— START —
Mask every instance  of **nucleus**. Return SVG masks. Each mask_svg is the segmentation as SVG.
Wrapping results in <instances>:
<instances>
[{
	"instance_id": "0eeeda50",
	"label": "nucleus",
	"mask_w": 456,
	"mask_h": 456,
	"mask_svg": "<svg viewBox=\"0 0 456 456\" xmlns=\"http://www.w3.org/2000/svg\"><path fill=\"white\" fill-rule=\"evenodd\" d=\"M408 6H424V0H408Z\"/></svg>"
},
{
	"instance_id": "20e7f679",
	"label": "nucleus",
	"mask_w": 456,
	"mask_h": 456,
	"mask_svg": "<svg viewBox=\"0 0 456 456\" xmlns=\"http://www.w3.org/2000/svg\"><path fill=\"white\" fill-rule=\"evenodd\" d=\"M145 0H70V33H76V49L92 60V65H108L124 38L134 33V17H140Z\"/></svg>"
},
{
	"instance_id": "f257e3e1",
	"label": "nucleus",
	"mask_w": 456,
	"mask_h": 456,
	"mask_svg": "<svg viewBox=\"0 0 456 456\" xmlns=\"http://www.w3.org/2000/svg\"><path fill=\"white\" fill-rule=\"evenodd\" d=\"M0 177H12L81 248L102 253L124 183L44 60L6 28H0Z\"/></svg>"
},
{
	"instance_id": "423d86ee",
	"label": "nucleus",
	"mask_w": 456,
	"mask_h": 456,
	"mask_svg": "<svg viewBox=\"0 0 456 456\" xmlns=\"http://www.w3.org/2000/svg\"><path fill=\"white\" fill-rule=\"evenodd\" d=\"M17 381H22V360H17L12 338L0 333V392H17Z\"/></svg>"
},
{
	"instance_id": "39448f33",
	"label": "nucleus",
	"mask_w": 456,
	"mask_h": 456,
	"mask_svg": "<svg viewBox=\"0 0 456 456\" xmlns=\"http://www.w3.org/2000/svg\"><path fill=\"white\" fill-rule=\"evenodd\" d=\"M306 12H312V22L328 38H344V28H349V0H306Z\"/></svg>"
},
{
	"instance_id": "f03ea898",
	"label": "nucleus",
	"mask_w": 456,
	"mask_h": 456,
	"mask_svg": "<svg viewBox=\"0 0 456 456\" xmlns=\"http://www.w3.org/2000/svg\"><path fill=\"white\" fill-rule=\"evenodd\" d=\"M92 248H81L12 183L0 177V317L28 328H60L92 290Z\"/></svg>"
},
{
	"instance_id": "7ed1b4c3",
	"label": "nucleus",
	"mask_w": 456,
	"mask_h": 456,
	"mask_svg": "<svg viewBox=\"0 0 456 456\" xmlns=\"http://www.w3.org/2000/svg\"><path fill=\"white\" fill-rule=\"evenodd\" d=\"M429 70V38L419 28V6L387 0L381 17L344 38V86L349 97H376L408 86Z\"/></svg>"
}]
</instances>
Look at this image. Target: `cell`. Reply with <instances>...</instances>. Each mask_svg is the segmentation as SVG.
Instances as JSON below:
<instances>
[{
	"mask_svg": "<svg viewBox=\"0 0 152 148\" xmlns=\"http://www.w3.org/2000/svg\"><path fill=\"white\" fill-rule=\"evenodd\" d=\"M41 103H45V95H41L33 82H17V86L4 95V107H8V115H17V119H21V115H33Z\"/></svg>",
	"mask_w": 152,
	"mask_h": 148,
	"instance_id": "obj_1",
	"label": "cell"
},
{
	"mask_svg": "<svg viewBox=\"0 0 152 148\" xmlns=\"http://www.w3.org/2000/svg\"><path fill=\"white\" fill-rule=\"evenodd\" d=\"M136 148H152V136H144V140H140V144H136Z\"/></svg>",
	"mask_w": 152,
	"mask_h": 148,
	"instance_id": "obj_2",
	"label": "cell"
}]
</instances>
— END —
» Short task: Filter the lines above and copy each one that contains the string "segmentation", matching case exactly.

» Written answer:
Mask every instance  of **nucleus**. Return SVG masks. Each mask_svg is the segmentation as SVG.
Look at this image. Target: `cell`. Reply with <instances>...</instances>. Each mask_svg is the segmentation as SVG.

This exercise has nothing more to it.